Before getting into the nuts and bolts (or chips and cards) of such an offering it is important to realize that when people say there is a "glaring hole" in the Mac lineup what they are really saying is that Apple has missed a legitimate marketing chance without a good reason. They probably imagine that executive meetings go something like this:


Steve: Everything is great. Macs are growing, the iPhone is strong, that AppleTV thing is getting better and the iPod is paying off like a busted slot machine in Vegas!

JoeUser: I know how we could sell more Macs.

Steve: More Macs?

JoeUser: Well, here’s my idea: People won't spend $2800 on a Mac Pro but if we offered a computer that they could upgrade for $1500 they'd buy that.

Steve: Wait a second. Are you telling me that people actually factor price into the buying decision? Are you seriously saying that not everyone is a millionaire?

JoeUser: Yeah. It turns out, and I've looked into this Steve, that some people don't actually make more they can spend.

Steve: Well I'll be damned. Who knew? I get by on a dollar a year and all… Still, selling more Macs is a lot of trouble. That is one more model for the stores to carry and Jonny Ives is pretty busy. Plus we'd need a name. The Mac almost Maxi? It doesn't work. Thanks for the input JoeUser, it was interesting but we'll pass. By the way you're fired and anyone who brings up the cost thing gain can get the hell out of the room too.

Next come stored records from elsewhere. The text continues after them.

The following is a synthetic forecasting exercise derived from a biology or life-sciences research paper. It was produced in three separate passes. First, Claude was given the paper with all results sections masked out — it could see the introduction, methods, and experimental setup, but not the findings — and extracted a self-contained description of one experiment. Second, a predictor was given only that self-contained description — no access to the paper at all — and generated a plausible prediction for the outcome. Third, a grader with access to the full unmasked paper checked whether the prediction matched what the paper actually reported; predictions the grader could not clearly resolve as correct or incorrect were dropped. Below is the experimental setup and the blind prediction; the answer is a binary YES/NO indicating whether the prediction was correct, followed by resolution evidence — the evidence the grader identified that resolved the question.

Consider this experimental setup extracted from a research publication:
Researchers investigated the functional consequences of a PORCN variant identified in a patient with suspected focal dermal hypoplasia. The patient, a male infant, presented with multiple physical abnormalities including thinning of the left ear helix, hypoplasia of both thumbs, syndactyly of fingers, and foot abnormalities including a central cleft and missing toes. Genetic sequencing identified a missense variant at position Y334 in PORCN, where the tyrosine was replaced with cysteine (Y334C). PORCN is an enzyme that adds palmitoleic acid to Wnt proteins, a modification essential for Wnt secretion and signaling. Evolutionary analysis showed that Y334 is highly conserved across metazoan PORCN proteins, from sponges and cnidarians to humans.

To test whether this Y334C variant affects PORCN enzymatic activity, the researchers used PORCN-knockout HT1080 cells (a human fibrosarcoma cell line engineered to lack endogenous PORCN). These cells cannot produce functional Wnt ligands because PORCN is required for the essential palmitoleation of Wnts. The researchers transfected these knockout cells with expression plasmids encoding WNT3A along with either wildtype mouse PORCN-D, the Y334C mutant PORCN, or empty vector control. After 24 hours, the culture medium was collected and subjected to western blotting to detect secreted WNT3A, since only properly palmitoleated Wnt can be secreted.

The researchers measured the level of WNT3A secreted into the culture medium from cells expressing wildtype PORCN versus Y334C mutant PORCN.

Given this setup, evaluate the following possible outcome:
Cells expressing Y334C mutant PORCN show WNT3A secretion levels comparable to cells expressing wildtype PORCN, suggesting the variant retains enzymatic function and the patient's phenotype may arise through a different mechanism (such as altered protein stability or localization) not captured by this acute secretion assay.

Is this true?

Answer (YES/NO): NO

Apple is, of course, aware of the "glaring hole" in the product lineup and the company doesn't see it as a problem.


Finding the Holes


The idea there is a void in Apple products line up is obvious, every other company has a cheapish expandable tower configuration therefore Apple should have a cheapish expandable tower configuration. Apple is more interested in price points and avoiding consumer confusion than having a me too product so taking a look at the current Apple line up will be revealing:


Mac mini: $599,

Mac Mini: $799

MacBook $1,099

iMac: $1,199

MacBook $1,299

MacBook, iMac: $1,499

MacBook Air, iMac: $1,799

MacBook Pro: $1,999

iMac: $2,249

MacPro: $2,299


With Apple pricing listed it is time to look for unserviced price points because price points are more important to most consumers (yes, you techies are an exception) than models. So where are the gaps in the price structure? There most obvious spot for the longed for Mac is between the mini and the MacBook, a $300 range where Apple could conceivably stick a new model.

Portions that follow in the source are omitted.